Torres Is Out and Out
Celebrity businessman and civic activist Sidney Torres IV very publicly anguished over the decision to enter the mayor’s race. First achieving prominence in the city for providing “Disney quality” cleaning of the French Quarter during his initial foray into the waste disposal business and then launching an innovative crime app after his place in the city was robbed.
To underscore the city’s crime problem, Torres even released to the public video footage showing burglars robbing his home.
Taking a page out of the last episode of Seinfeld where different series finales were made before the actual ending was decided, Torres went so far as to produce two television commercials about his potential candidacy for mayor, one formally announcing his bid and one declining a run.
The media took the bait and played along, with WWL 870 AM sending out emails speculating about his candidacy during qualifying week.
And then the local media decided to play back.
On the final morning to sign up, New Orleans Fox affiliate WVUE ran the spot Torres made saying he wasn’t going to make the race. Torres had not officially reached a decision and the advertisement had run inadvertently twice that morning.
The commercial set off a media stampede of stories declaring Torres out, which the CNBC business reality show star said was not necessarily the case and he furiously attempted to beat back the story, leading to awkward media retractions though the horse had already left the barn bringing the Torres political cliffhanger to a premature and anticlimactic end.
How Torres’s campaign team did not anticipate his commercials being leaked by the media is truly amazing, particularly as journalism is an industry built on leaks.
Furthermore there was also a risk of his commercials getting out early, since a number of consultants who represent competing interests have professional relationships with all of the area television stations.
Jefferson Parish President Mike Yenni tried to address the sex scandal that led to a recall effort via a television commercial that was supposed to air during an evening news broadcast, but advance copies of the video made their way around to various media outlets hours before it was supposed to run.
Whether Torres one day stands for public office is uncertain, though he definitely received a baptism in the rough and tumble world of Louisiana politics without having been an official candidate.
The Chalmatian Who Made the Ballot for Mayor (Thus Far)
Until they both decided to not run, two candidates with roots in St.
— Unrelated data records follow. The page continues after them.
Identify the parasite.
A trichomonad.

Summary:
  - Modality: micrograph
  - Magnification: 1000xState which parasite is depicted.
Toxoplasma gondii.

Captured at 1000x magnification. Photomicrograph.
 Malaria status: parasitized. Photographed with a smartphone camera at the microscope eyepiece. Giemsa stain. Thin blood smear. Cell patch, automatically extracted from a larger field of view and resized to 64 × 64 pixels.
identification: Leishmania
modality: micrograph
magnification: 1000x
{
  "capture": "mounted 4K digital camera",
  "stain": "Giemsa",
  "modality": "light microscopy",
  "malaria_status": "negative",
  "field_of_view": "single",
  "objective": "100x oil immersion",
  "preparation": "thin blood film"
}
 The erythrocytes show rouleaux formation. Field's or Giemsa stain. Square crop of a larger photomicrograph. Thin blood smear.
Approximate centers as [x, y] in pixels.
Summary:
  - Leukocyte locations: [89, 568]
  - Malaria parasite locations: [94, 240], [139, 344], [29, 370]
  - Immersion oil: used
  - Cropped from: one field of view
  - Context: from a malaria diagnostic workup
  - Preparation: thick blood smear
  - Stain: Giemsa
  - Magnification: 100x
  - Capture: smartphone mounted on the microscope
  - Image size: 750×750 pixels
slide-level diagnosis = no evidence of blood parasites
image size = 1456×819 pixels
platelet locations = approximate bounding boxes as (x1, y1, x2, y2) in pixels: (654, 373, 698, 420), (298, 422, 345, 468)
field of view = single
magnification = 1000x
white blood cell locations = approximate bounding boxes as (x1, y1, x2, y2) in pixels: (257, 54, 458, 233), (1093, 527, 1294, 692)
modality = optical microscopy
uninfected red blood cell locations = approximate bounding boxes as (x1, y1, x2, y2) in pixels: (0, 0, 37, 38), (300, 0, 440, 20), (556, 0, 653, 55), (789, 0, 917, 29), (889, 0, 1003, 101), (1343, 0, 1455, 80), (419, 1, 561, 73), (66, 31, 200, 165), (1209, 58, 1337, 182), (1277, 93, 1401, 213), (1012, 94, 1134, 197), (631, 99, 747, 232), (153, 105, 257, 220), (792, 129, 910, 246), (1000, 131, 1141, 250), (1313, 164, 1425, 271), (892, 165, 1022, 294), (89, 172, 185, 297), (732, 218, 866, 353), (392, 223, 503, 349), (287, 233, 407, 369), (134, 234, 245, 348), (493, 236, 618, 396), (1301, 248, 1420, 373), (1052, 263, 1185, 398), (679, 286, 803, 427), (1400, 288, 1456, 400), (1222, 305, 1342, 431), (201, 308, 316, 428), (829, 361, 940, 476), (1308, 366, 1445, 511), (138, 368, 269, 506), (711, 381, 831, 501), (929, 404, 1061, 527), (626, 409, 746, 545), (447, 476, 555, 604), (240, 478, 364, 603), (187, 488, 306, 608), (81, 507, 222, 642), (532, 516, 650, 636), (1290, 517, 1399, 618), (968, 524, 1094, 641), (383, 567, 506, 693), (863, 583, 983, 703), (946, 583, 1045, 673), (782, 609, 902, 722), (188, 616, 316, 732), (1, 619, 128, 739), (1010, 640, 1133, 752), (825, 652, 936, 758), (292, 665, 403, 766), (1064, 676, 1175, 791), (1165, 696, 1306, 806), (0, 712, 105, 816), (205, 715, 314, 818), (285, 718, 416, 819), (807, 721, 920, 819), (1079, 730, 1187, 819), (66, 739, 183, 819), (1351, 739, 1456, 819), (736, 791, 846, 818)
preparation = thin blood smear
Bernard Parish contemplated campaigns for mayor, Torres (whose great grandfather, grandfather, and grandmother had held public office in the parish) and State Representative Walt Leger, who grew up in Arabi.
The satirical carnival parade Krewe d’Etat poked some fun at a Torres candidacy through their 101 Chalmatians float. I suppose the idea of City Hall being run by someone from “da parish” was too great of an indignity to those well-heeled gentlemen who “live to ride, and ride to live”.
However someone with a St. Bernard connection filed paperwork to run for mayor of New Orleans: Edward Collins, Sr, who listed a mailing address at a house in Chalmette, specifically 3819 Shangri-La Drive, a neighborhood with a high concentration of rentals and doubles.
As Mr. Collins is not considered a major contender in the mayor’s race, I doubt anyone will spend the money, time, and effort challenging his residency.
Though one of the riding lieutenants from d’Etat might be willing to toss out a few doubloons on the matter to ensure that New Orleans City Hall is “Chalmation-free”.